Entries
-- Start --
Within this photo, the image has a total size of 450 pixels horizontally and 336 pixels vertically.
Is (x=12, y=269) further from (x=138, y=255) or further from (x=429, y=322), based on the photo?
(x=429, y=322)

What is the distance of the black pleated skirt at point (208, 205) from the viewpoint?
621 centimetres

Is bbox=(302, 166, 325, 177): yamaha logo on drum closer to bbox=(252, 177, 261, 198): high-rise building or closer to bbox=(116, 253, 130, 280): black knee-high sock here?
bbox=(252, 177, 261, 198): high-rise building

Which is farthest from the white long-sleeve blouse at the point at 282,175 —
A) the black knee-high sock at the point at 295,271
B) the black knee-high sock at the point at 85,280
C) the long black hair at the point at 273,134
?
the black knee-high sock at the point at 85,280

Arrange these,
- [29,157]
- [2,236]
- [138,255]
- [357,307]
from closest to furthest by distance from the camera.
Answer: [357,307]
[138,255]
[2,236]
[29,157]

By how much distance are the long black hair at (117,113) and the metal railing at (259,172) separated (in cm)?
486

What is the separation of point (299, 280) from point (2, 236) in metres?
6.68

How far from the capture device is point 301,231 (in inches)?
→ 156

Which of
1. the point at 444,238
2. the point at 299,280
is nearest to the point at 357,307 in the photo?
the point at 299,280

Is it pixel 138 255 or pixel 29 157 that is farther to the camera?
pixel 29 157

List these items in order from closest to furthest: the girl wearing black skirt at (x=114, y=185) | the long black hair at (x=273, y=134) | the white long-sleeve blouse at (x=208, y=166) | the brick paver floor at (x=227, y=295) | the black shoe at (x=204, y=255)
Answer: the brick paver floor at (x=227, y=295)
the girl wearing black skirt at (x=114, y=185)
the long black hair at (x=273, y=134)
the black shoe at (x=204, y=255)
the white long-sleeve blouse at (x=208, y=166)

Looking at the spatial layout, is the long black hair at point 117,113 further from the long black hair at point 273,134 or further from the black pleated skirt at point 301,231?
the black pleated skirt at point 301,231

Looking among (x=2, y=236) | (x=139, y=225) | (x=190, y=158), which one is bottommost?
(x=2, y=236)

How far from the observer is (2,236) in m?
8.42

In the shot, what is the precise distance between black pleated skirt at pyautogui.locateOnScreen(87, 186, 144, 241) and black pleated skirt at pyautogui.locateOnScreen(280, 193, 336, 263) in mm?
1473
-- End --
-- Start --
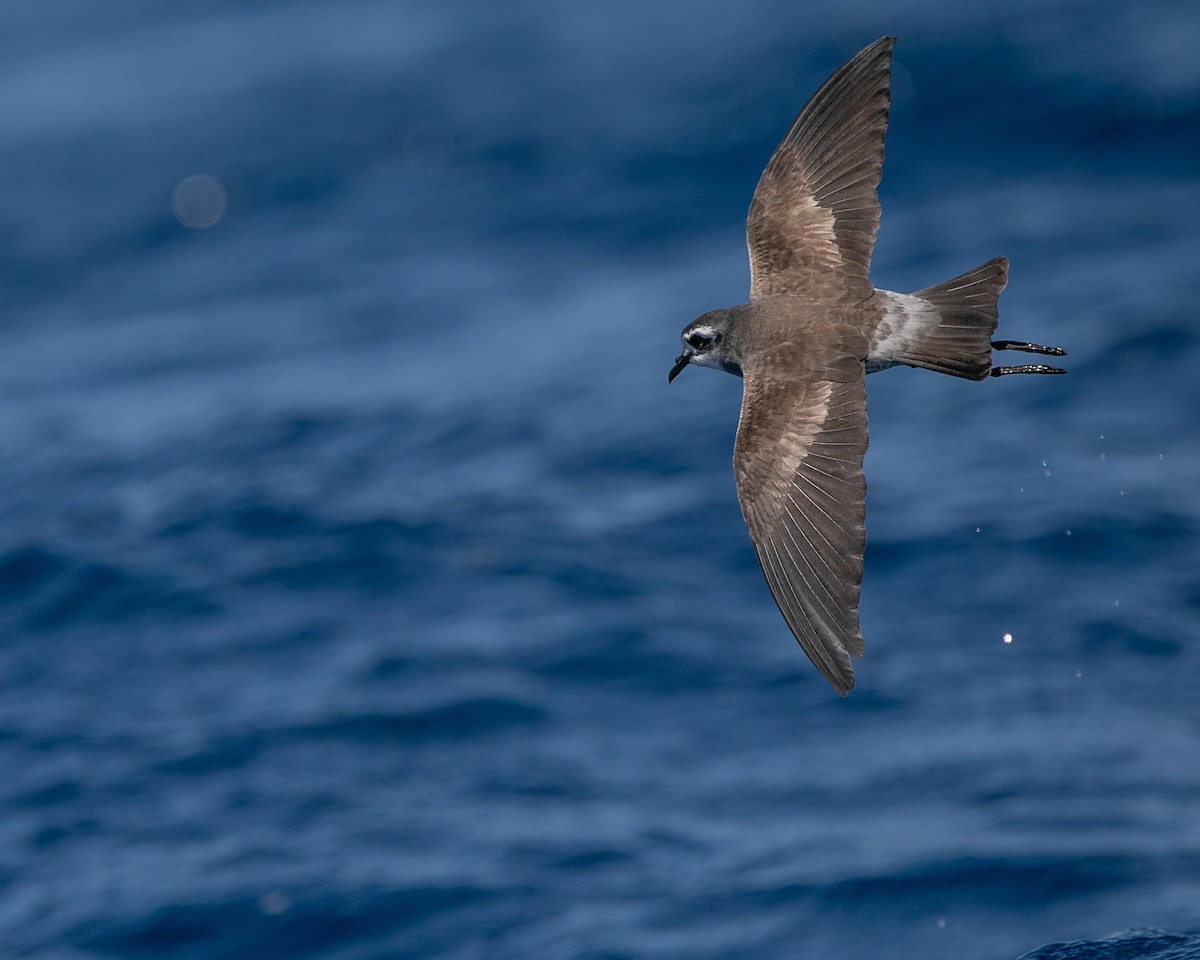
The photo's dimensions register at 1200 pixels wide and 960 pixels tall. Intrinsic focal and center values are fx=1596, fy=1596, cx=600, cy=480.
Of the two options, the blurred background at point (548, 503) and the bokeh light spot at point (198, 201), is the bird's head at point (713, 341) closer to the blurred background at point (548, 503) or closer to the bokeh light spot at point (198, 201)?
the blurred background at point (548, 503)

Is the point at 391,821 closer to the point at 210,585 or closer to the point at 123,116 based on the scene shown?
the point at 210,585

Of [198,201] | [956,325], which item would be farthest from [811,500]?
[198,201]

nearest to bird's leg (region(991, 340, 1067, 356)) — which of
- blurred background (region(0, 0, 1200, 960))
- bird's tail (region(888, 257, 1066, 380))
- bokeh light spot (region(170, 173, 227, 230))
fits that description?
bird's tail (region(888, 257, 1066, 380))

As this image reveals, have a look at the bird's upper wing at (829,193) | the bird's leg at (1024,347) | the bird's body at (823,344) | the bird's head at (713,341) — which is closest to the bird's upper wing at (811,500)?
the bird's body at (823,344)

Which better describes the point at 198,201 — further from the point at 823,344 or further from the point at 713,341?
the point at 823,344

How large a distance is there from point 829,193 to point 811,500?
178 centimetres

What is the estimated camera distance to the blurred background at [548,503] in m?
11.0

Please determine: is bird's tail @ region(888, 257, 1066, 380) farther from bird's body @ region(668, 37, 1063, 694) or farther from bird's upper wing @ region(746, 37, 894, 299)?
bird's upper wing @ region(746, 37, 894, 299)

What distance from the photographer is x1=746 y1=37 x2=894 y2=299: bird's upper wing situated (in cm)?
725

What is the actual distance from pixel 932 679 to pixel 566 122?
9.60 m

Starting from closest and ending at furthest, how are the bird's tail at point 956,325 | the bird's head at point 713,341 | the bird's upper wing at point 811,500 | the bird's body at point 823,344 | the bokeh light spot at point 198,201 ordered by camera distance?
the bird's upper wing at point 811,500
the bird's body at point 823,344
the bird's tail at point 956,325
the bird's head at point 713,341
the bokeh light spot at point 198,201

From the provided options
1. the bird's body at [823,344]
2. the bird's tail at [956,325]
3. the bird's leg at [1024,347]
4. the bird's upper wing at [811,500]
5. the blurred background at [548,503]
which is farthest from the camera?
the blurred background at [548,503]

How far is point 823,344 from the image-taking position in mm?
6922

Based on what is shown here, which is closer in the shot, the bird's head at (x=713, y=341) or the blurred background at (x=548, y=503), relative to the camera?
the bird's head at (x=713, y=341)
-- End --
Short exercise
Report every line of the entries above that contains the string "pixels", matching case exactly.

Correct response
Within this photo, the image has a total size of 450 pixels horizontally and 336 pixels vertically.
The photo's dimensions register at 1200 pixels wide and 960 pixels tall. Intrinsic focal and center values are fx=1596, fy=1596, cx=600, cy=480.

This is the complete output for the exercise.